I’ll Keep You Safe


Getty © Little girl with big bow in her hair Illustration: Getty Images, Mandy Dixon

WRITTEN BY HAZEL E. KENDRICK

The war was moving closer to home for young Linda…

Linda hated the cupboard under the stairs. It was creepy, crammed with things that nobody knew what to do with. And then there was the gas meter.

“A gas meter can’t hurt you!” Linda’s brother Tom said when Linda cringed from fetching the dustpan her mother had asked for.

“It has a funny face!” Linda whispered.

Tom laughed. “That’s just its clock, measuring how much gas we use, silly!”

But Tom was kind and agreed to fetch the dustpan himself, in exchange for one week’s loan of Linda’s best red and green marble.

The summer of 1939 was a golden time. Linda and Tom played outside on their battered bicycles, pretending to be racehorses, till Mum called them back to the house for tea.

It was during their tea, one humid August afternoon, that Linda overheard Mum and Dad talking in the kitchen. She had slid from her chair to ask Mum if she might have another glass of Barley water and actually had her hand on the kitchen door when Dad’s voice became louder. Something made Linda pause apprehensively.

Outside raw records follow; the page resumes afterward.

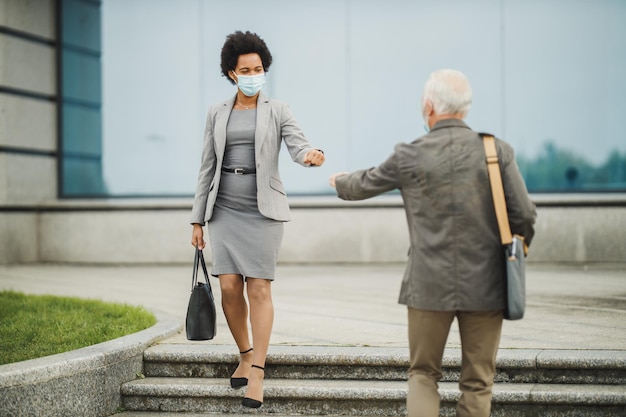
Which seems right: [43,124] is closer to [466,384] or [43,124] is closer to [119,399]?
[119,399]

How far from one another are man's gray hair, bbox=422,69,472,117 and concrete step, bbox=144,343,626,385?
7.07ft

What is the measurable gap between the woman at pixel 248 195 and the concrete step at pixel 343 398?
311mm

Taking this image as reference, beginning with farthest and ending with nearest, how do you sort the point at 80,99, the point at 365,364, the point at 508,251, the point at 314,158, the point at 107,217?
the point at 80,99 < the point at 107,217 < the point at 365,364 < the point at 314,158 < the point at 508,251

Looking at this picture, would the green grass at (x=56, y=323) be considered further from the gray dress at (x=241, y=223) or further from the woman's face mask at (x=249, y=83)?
the woman's face mask at (x=249, y=83)

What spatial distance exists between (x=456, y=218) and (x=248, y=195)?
1.80m

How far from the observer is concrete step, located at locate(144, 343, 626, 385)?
540 cm

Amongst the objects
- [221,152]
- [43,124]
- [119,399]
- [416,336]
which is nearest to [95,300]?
[119,399]

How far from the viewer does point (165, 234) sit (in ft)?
43.2

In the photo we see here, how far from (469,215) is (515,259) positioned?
0.84 ft

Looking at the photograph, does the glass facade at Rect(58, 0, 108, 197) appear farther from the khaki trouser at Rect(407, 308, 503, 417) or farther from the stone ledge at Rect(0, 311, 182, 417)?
the khaki trouser at Rect(407, 308, 503, 417)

It’s not safe here near the docks. Tom and Linda should be in the country

“They’ll both probably have to go,” Dad said firmly. “My papers will come through any day now, Iris. It’s not safe here near the docks. Tom and Linda should be in the country.”

Linda couldn’t make sense of anything Dad said but her tummy developed a peculiar going-down-in-a-lift sensation. This grew worse when Mum finally replied.

“But they’re so little to be sent away, Bill. Tom’s only seven. And Linda… she doesn’t start school till next year.”

The two voices faded to whispers. Linda dithered, undecided whether to tell Tom about Mum and Dad’s strange conversation. But then Tom rushed past her saying he was going to his friend Peter’s house till bedtime.

Linda stood and stared at the door of the cupboard under the stairs, imagining the gas meter’s odd little face, clicking away behind it. Why did she and Tom need to be in the country? What papers was Dad expecting any day? It couldn’t be their daily paper because that was pushed through their letter box every morning by Jack Symington, the paper boy.

Linda had seen pictures of the countryside. Huge animals like cows and horses lived there. It was one thing pretending to be a horse, quite another living near real ones.


The next morning Mum felt Linda’s head and looked worried.

“Linda’s awfully hot and subdued,” Linda heard her say to their neighbour Mrs Campbell. “I hope it’s not measles.”

“There’s a lot of that about!” Mrs Campbell replied unhelpfully.

“Unstoppable, is measles. Like that Hitler! My Jim’s just waiting for his papers.”

Lying on the sofa by the open door to the garden, Linda reflected on Mrs Campbell’s words. Linda had heard of Hitler. His name had been on the wireless. Now apparently Mrs Campbell’s Jim was also waiting for his papers, just like Dad.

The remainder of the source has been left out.